Stored dataset items:

--------------------------------------------------

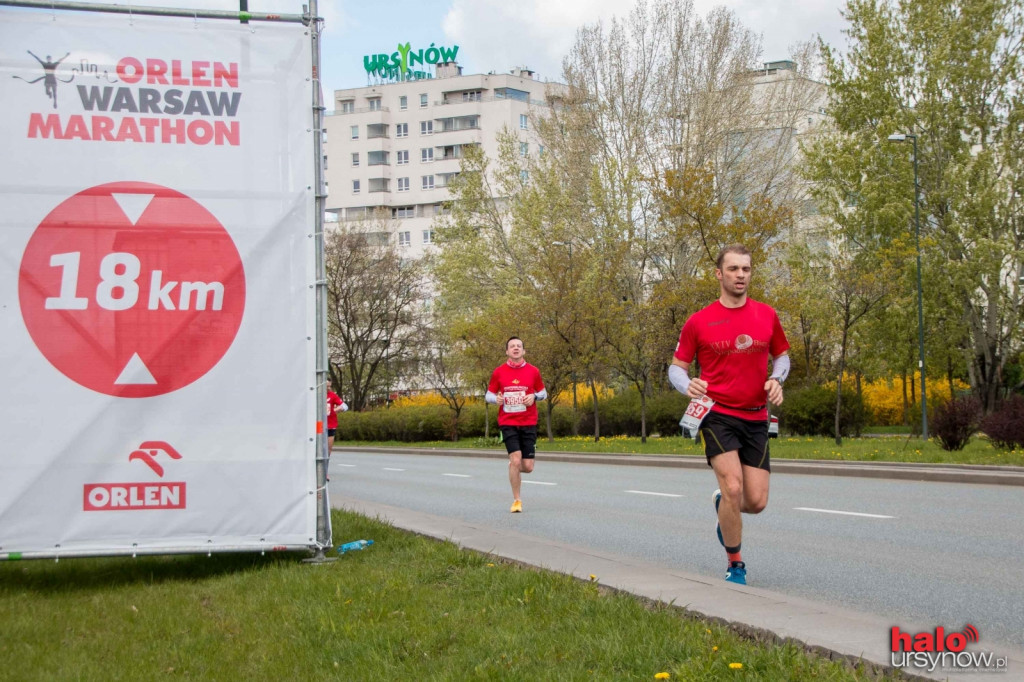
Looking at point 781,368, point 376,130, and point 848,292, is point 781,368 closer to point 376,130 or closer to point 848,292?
point 848,292

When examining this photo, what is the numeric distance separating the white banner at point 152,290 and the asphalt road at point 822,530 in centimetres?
243

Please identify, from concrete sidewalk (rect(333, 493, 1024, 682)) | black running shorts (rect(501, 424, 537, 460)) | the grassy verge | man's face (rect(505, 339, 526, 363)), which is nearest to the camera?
concrete sidewalk (rect(333, 493, 1024, 682))

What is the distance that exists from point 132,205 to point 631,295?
37.4m

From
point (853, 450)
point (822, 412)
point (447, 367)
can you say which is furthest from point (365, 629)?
point (447, 367)

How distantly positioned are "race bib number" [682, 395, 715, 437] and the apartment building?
98.0 m

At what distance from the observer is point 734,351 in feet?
24.0

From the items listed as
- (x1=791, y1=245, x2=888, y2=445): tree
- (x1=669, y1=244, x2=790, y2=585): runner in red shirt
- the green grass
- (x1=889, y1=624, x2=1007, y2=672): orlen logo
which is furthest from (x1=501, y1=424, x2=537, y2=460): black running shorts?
(x1=791, y1=245, x2=888, y2=445): tree

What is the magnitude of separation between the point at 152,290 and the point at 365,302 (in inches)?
2126

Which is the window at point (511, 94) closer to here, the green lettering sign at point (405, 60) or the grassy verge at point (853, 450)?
the green lettering sign at point (405, 60)

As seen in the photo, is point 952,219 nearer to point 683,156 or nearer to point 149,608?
point 683,156

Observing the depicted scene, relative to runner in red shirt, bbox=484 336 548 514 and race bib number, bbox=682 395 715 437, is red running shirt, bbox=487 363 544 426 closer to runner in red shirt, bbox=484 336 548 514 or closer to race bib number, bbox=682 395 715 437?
runner in red shirt, bbox=484 336 548 514

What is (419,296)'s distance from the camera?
62.7 meters

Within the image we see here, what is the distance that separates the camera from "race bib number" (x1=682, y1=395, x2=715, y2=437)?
7.10m

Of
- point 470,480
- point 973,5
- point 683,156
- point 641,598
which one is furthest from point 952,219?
point 641,598
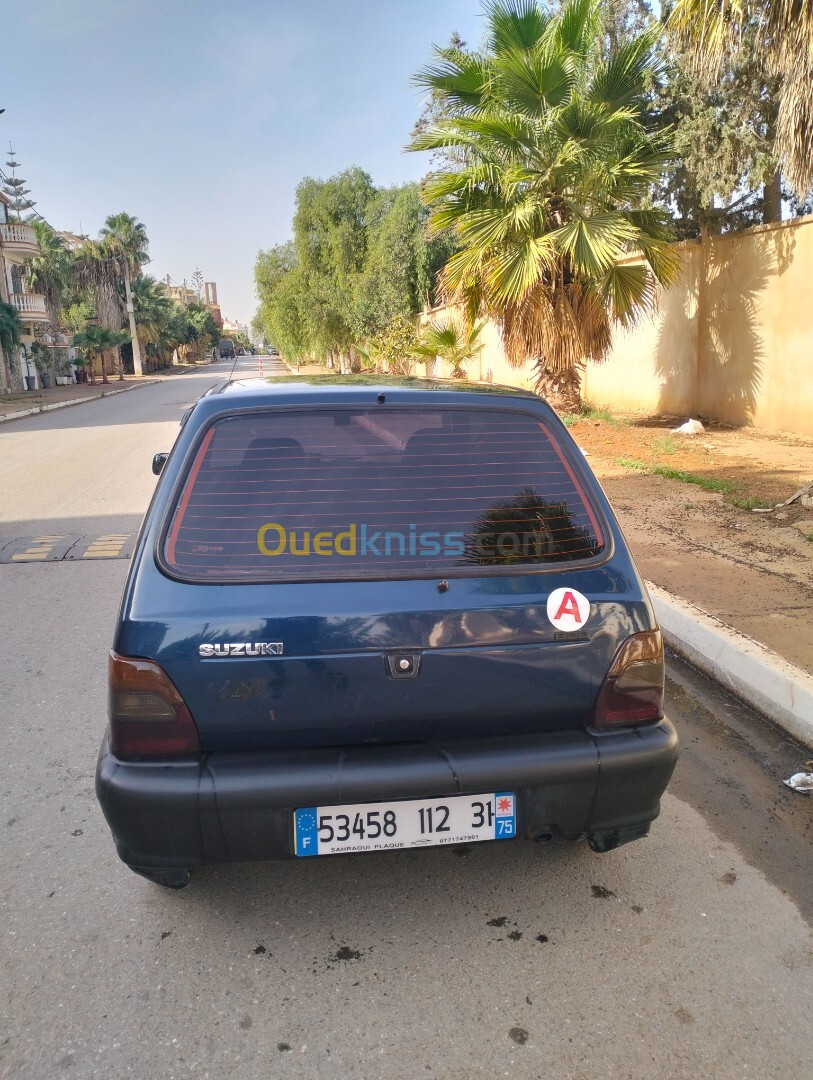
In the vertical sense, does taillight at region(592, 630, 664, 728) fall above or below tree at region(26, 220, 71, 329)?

--------------------------------------------------

### Request
Can you retype every record above exactly, leaving out the pictures?

### Exercise response
Looking at point 781,368, point 376,130, and point 848,292, is point 781,368 closer to point 376,130 or closer to point 848,292?
point 848,292

When examining this photo, what is the numeric distance separating the white banner at point 152,290 and the asphalt road at point 822,530 in centimetres?
243

Please identify, from concrete sidewalk (rect(333, 493, 1024, 682)) | black running shorts (rect(501, 424, 537, 460)) | the grassy verge | man's face (rect(505, 339, 526, 363)), which is nearest to the camera?
concrete sidewalk (rect(333, 493, 1024, 682))

What is the distance that exists from point 132,205 to point 631,295?
37.4m

From
point (853, 450)
point (822, 412)
point (447, 367)
can you say which is furthest from point (365, 629)?
point (447, 367)

How distantly positioned are "race bib number" [682, 395, 715, 437] and the apartment building?
98.0 m

At what distance from the observer is point 734,351 in feet?
24.0

From the items listed as
- (x1=791, y1=245, x2=888, y2=445): tree
- (x1=669, y1=244, x2=790, y2=585): runner in red shirt
- the green grass
- (x1=889, y1=624, x2=1007, y2=672): orlen logo
which is furthest from (x1=501, y1=424, x2=537, y2=460): black running shorts?
(x1=791, y1=245, x2=888, y2=445): tree

What is the magnitude of separation between the point at 152,290 and the point at 365,302 (in inches)?
2126

Which is the window at point (511, 94) closer to here, the green lettering sign at point (405, 60) or the grassy verge at point (853, 450)?
the green lettering sign at point (405, 60)

As seen in the photo, is point 952,219 nearer to point 683,156 or nearer to point 149,608?
point 683,156

Observing the depicted scene, relative to runner in red shirt, bbox=484 336 548 514 and race bib number, bbox=682 395 715 437, is red running shirt, bbox=487 363 544 426 closer to runner in red shirt, bbox=484 336 548 514 or closer to race bib number, bbox=682 395 715 437?
runner in red shirt, bbox=484 336 548 514

What is (419,296)'s distance from the camera?
62.7 meters

Within the image we see here, what is the distance that separates the camera from "race bib number" (x1=682, y1=395, x2=715, y2=437)?
7.10m

Of
- point 470,480
- point 973,5
- point 683,156
- point 641,598
which one is furthest from point 952,219?
point 641,598
In the vertical sense, does taillight at region(592, 630, 664, 728) fall above or below tree at region(26, 220, 71, 329)?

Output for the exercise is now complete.